There is an island in the silent sea, Whose marge the wistful waves lap listlessly— An isle of rest for those who used to be.

For ne'er an echo wakes that towering wall, Whose blackened crags answer none other call Save the lone ocean's rhythmic rise and fall.

Only the song the sea sings as she laves That sleep-bound shore with sad caressing waves, The while the dead sleep sweeter in their graves.

'Tis oh! so still they sleep within each tomb, Cool in long shadows of the cypress gloom, Breathing in death the moon-flower's rank perfume.

They know not when slow barges on the mere Enter the portals of that place austere— Enter and so forever disappear!

And in this island of a silent sea, Whose marge e'er wistful waves lap listlessly, Is rest,—is peace for all eternity.



You and I

Over the hills where the pine-trees grow, With a laugh to answer the wind at play. Why do I laugh? I do not know, But you and I once passed this way.

Down in the hollow now white with snow My heart is singing a song today. Why do I sing? I do not know, But you and I were here in May.



A Ballade of Old Romance

When April spreads her mantle green Across the pasture-lands of snow, And Spring's first scarlet breasts are seen Where treetops rustle to and fro; Then come fair fragrant dreams as though Our lightest fancy to entrance And paint us what we fain would know Adown the lanes of Old Romance.

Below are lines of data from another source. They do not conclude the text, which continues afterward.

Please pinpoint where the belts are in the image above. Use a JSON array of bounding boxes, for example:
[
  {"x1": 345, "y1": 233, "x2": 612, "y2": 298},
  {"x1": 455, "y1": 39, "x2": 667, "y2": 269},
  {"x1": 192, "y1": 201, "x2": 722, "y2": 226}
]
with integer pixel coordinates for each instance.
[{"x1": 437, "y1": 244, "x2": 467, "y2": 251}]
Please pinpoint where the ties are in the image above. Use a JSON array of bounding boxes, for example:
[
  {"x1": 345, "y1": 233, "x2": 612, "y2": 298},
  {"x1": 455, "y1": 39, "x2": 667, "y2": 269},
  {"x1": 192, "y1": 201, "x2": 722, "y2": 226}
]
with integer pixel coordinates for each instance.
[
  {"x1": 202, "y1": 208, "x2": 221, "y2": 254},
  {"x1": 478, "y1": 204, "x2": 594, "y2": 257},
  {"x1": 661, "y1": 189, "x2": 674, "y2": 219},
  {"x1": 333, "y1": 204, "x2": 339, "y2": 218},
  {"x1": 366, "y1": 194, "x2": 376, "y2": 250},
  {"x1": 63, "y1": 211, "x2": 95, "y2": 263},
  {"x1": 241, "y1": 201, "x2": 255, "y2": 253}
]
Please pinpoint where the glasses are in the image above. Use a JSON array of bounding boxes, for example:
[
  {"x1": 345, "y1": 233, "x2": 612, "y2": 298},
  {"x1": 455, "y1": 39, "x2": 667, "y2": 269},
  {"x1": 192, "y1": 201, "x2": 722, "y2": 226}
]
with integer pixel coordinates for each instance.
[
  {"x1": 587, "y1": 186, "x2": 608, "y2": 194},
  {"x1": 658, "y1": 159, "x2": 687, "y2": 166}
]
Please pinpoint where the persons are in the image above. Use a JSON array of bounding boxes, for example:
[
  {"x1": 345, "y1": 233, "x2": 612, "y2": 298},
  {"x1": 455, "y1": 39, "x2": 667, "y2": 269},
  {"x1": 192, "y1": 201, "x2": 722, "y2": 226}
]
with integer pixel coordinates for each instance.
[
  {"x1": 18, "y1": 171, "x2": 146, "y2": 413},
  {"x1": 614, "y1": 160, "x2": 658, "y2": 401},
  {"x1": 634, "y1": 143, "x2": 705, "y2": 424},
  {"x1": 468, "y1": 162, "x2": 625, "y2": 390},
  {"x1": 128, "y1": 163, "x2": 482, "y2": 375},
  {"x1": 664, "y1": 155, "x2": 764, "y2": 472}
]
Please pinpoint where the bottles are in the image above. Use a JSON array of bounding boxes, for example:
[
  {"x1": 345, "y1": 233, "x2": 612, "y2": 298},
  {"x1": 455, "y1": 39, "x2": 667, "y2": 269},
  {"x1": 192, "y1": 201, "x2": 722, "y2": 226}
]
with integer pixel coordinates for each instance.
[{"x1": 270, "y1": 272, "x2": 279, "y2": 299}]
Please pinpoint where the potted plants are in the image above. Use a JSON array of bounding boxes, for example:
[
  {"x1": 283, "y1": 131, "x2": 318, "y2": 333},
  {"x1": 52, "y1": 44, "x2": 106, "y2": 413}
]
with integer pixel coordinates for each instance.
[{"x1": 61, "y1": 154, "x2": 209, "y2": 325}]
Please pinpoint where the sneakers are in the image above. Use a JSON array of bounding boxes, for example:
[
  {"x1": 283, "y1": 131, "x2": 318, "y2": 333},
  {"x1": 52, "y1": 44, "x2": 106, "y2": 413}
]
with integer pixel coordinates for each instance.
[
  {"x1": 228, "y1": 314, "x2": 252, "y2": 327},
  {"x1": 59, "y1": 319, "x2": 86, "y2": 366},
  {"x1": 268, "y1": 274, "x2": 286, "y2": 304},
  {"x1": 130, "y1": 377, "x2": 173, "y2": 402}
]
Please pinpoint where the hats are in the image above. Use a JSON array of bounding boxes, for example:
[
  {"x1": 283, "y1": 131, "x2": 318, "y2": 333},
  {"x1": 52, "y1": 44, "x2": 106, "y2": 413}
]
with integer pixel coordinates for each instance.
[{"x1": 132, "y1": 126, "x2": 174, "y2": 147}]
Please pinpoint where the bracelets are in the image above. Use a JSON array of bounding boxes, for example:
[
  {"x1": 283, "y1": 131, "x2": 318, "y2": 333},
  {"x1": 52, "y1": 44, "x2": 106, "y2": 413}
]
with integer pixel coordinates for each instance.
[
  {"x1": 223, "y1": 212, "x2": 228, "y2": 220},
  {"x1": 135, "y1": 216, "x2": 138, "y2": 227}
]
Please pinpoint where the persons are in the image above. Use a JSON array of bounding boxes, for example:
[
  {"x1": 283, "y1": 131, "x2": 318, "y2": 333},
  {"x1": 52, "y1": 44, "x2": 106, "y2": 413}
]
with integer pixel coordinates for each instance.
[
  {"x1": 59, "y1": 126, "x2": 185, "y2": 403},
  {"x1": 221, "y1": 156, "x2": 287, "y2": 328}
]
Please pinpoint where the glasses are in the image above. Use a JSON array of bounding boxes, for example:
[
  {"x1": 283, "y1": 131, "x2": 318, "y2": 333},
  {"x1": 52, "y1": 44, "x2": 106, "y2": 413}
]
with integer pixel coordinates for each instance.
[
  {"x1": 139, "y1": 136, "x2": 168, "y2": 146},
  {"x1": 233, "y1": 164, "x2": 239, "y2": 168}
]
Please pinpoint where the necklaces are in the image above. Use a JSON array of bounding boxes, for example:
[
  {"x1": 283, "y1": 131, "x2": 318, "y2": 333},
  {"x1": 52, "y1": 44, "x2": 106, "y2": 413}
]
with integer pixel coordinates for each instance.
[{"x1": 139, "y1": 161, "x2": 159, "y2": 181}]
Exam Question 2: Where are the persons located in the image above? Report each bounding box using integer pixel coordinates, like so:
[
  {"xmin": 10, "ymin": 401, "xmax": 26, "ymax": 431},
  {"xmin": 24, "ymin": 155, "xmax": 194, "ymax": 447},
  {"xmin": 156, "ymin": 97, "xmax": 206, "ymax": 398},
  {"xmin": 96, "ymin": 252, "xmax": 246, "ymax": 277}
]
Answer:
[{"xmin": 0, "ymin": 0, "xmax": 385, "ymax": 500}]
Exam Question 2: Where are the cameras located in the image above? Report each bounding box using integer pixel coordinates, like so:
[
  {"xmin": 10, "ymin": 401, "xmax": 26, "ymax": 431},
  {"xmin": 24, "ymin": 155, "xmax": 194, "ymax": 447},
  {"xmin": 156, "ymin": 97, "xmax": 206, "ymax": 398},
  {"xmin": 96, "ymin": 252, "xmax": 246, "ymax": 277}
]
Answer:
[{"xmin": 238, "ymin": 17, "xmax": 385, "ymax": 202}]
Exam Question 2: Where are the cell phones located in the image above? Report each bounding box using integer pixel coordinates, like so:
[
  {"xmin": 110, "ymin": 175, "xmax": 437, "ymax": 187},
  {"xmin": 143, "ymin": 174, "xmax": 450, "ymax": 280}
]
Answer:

Anon, we see the golden sheen Of burnished mail the sunbeams throw, Flashing the poplars tall between, As knights ride by to meet the foe; Or, mayhap, shepherd lads who blow On slender pipes, a pastoral dance— Ah, strong were they in weal and woe Adown the lanes of Old Romance!

But now the vast years intervene, The fountain long has ceased its flow, And silence rules the lone demesne That once held such a goodly show; Yet time, at least, does this bestow Nor leave the best to fleeting chance— They live again in fancy's glow Adown the lanes of Old Romance.

ENVOY

Sweet, still for us some blossoms grow From out that dim and dear expanse— Come, take my hand and we shall go Adown the lanes of Old Romance!



A Voice From the Far Away

I heard a voice from the far away Softly say this to me— "You will find the heart of the world some day And the why of the things that be; You will see the grief of the yea and nay And the price of frailty.

"And upon your lute you will weave a theme Which the world will harken and know; For every note of the song will teem With a great soul's overflow— You will speak the meaning within a dream And the pain in the afterglow.

"But for all of this there's a price— 'Tis the price of minstrelsy— You will never have of the things you play, Sad singer of poetry, And throughout your life you will go for aye, Heart-hungry and silently!" I heard a voice from the far away Softly say this to me.



April

Throughout the vale again Narcissus cries And Echo answers from her dark retreat, While Zephyr heavy-laden with the sweet, Fresh scent of blooms across the pasture hies; Above, the blueness of the April skies, Matched by the lure unto the wandering feet That e'er must go ere Spring could be complete To the green wood where laughing Eros lies.

O April lover, hear the pipes that call, The pipes of Pan a-blowing lustily, They call to you and me, and he who hears Must ever after be Young April's thrall— So, faring thus together, we shall see The Islands of the Blest between the Spheres!



A Yesterday

I held you in my arms—so happy I, Who quite forgot the while that moments fly; Nor ever dreamed that they could pass away, Till it was yesterday.

Yet, just because that hour was long ago And seems to me so near—well, this I know That sometime I shall clasp your hand and say: Was there a yesterday?



Violets

'Twas just at sundown, when the leaves were wet With evening dew, Far in the fields where sky and violet Blend rifts of blue—

But for a moment, deep among the flowers And rain-sweet grass, I saw her—loved her—and as April showers Beheld her pass.

O, the lone vastness of the afterglow, Unknown before; Shall e'er I see that face where violets grow, Perchance, once more!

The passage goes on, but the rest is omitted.